Standalone NAR with FTPS support (while waiting for support in base NIFI)
FTPS support has started some time ago, but was then moved to a different idea .
Since I cannot wait on it : I took the FTP part of the base NIFI and added FTPS support. Since verification is important, also added some host verification
Since the code only injects an FTPSClient iso an FTPClient, we use all the logic of the FTP classes. This means that there is a very large dependency on the standard processors NAR.
However, using the construct of adding a NAR dependency, this lead to IllegalAccessExceptions when loading the FTPS processors.
So I decided to inject the additional JAR into the standard processor NAR. This way, the JAR feels right at home :-)
Installation is therefore building the "patched" standard processor NAR and replacing the original one by this one.
Written with NIFI 1.7.1 (you should be able to get it working on other versions as well by changing the dependencies, changed classes will not have changed a lot).

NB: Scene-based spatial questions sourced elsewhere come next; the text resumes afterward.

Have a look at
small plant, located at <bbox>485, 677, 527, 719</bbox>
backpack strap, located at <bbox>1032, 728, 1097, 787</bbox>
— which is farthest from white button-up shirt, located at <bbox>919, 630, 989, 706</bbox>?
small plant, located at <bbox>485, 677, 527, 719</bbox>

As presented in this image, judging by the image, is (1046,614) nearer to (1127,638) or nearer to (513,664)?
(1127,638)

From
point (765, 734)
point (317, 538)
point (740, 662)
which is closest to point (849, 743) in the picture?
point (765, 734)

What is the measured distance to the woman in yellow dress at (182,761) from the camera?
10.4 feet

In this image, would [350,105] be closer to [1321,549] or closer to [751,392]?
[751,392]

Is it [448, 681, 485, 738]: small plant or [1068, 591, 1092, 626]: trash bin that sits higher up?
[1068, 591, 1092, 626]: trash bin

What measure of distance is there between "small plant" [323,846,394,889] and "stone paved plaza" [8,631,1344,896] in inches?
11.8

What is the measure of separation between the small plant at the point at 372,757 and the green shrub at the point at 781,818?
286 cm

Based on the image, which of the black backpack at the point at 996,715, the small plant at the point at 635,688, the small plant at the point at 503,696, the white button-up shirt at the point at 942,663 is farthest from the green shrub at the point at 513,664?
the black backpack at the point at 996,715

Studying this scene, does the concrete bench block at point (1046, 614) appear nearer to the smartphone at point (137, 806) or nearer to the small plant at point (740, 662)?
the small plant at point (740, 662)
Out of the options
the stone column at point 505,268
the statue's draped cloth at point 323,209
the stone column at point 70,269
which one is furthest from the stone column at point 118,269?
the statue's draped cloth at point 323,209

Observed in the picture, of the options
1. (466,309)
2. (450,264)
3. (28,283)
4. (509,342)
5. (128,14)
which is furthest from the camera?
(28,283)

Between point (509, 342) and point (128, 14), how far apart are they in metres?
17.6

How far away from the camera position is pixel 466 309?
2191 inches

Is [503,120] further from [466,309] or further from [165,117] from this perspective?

To allow self-signed certificates, you must specify the option in the processor. Support for checking trusted certificates implemented against the CA certificates in the JRE keystore (so if you have any self-signed CA certificates, install them there)
Tested with FileZilla and with test.rebex.net.
Note : it forces the FTPS "PROT P" option (encrypted transfer) over TLS (no more SSL) , but it does not support the "TLS session resumption" option
Note 2 : since I have no proxy to test with, the proxy options are disabled
Note 3 : there is no exactness check on self-signed certificates, only that you allow self-signed and that the CN matches.